The National Library is also a humanities research library, with collections of foreign literature in a wide range of subjects. The library holds a collection of 850 broadsides of Sweden dating from 1852.[64]
The National Library also purchases literature about Sweden written in foreign languages and works by Swedes published abroad, a category known as suecana. The National Library has been collecting floppy disks, CR-ROMs, and other electronic storage media since the mid-1990s, along with e-books, e-journals, websites, and other digital material.
In 1953, the National Library purchased considerable amounts of Russian literature from Leningrad and Moscow. These books were to form the basis of a Slavonic library in Stockholm. These plans were consolidated in an agreement made in 1964 between the Lenin Library in Moscow and the National Library in which the respective libraries agreed to exchange their countries’ literature.
Vernadsky National Library of Ukraine
Country: Ukraine
Location: Kyiv
Catalogue Size: 15.5 million
Visitor Per Year: 500,000
Budget: 50.3 million ₴
Staff: 900

Vernadsky National Library of Ukraine, VNLU (Ukrainian: Національна бібліотека України імені В.І. Вернадського) is the main academic library and main scientific information centre in Ukraine, one of the world’s largest (top twenty) national libraries. Its main building is located in the capital of the country – Kyiv, Demiivka neighborhood.
The library contains about 15 million items. The library has the most complete collection of Slavic writing, archives of outstanding world and Ukrainian scientists and cultural persons.

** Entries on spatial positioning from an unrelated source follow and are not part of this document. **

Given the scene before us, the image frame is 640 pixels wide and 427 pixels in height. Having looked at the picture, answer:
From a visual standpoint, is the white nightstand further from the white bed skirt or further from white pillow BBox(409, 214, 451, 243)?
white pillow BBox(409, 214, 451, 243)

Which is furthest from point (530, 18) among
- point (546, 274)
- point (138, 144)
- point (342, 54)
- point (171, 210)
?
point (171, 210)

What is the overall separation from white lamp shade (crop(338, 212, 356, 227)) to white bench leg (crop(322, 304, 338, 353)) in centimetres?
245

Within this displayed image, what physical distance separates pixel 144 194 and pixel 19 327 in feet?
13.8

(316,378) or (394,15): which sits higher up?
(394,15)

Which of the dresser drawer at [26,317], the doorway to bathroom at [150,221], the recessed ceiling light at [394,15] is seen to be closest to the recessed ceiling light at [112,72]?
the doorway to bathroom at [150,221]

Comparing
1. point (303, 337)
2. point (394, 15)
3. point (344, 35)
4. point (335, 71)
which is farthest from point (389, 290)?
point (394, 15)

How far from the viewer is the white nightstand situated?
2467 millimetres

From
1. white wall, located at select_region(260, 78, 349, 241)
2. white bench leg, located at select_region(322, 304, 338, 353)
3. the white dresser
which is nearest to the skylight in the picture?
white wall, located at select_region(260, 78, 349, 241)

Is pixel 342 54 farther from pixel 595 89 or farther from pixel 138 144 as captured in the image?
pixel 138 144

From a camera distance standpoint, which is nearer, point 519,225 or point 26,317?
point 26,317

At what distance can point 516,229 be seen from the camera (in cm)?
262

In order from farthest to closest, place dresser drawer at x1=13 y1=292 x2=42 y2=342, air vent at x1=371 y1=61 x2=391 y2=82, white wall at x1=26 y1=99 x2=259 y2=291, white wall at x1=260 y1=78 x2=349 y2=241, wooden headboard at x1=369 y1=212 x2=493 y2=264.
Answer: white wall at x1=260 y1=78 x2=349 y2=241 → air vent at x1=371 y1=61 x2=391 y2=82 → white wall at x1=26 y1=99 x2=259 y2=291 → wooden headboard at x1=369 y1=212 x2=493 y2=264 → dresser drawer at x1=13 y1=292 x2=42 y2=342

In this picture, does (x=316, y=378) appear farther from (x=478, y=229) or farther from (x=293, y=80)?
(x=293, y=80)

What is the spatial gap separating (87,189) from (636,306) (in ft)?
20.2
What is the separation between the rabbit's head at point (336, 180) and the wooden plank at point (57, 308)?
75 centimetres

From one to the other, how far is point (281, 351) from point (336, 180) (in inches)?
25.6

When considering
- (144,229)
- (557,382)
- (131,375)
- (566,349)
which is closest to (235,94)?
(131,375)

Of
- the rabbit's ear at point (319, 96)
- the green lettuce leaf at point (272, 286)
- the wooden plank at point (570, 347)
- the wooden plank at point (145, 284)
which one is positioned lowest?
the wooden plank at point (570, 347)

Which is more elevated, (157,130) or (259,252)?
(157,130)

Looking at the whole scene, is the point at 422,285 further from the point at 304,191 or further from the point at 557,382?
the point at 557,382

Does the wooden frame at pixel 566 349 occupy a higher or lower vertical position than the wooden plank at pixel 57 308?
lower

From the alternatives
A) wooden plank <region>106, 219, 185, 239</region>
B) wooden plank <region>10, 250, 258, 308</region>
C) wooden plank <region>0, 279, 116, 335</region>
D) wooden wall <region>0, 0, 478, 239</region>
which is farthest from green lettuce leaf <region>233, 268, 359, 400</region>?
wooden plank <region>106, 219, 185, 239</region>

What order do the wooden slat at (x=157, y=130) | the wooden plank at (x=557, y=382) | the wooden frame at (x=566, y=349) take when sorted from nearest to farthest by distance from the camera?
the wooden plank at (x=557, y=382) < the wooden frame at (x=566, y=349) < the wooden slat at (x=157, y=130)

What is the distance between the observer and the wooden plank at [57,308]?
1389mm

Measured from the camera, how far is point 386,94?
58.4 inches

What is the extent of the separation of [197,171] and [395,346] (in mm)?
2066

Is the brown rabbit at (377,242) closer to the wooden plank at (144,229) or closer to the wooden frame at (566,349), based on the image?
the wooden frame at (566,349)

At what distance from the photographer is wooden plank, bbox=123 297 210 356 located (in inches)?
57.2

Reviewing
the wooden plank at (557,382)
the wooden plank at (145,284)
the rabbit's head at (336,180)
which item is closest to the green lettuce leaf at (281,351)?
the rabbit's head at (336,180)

The holdings include the collection of the Presidents of Ukraine, archive copies of Ukrainian printed documents from 1917, and archives of the National Academy of Sciences of Ukraine.

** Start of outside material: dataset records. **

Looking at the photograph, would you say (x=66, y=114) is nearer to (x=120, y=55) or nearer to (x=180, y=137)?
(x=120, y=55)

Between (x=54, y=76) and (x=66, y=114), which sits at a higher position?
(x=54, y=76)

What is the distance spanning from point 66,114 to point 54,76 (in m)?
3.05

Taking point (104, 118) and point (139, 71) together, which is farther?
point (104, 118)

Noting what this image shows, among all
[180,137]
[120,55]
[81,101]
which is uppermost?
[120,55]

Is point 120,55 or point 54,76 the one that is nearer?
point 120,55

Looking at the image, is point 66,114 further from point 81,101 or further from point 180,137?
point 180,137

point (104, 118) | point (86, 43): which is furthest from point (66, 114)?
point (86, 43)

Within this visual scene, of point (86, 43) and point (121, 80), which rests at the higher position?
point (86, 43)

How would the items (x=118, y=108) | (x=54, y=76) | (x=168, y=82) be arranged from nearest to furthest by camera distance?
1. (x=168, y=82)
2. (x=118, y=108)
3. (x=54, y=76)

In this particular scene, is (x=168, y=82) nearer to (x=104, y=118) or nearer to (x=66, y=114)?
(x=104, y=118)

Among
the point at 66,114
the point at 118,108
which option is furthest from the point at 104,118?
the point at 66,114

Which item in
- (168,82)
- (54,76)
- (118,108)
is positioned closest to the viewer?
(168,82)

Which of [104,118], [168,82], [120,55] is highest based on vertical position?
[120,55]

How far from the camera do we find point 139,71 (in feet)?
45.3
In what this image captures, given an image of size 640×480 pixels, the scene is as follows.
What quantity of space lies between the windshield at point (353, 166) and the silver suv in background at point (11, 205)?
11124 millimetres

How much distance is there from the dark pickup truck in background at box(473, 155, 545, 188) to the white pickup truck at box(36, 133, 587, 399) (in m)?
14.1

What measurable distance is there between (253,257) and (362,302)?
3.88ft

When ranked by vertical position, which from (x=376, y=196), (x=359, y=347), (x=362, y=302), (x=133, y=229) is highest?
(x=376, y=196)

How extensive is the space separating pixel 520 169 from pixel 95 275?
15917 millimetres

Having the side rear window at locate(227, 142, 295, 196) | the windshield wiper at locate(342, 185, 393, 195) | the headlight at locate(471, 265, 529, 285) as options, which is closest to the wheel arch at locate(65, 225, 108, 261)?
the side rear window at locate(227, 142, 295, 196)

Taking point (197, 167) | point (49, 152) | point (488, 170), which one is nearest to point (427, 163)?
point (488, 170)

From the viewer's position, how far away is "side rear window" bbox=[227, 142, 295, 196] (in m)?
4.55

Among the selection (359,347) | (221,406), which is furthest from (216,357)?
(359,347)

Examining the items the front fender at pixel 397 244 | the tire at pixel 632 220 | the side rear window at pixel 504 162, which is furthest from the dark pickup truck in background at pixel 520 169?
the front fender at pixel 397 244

Vernadsky National Library of Ukraine was established on 2 August 1918 by Hetman Pavlo Skoropadskyi as the “National Library of the Ukrainian State” (Natsionalna biblioteka Ukrayinskoyi Derzhavy). On 23 August 1918 there was established the Provisional Committee on creation of the National Library headed by Vladimir Vernadsky (Volodymyr Vernadsky).
In August 1941 the library was evacuated to Ufa, the capital of Bashkortostan, where it was housed in the State pedagogical institute. In May 1944 the library returned to Kyiv.
The current building was constructed between 1975 and 1989. It has 27 floors and an area of 35,700 m². Its roof reaches 76.7 m and its antenna 78.6 m above ground.[65]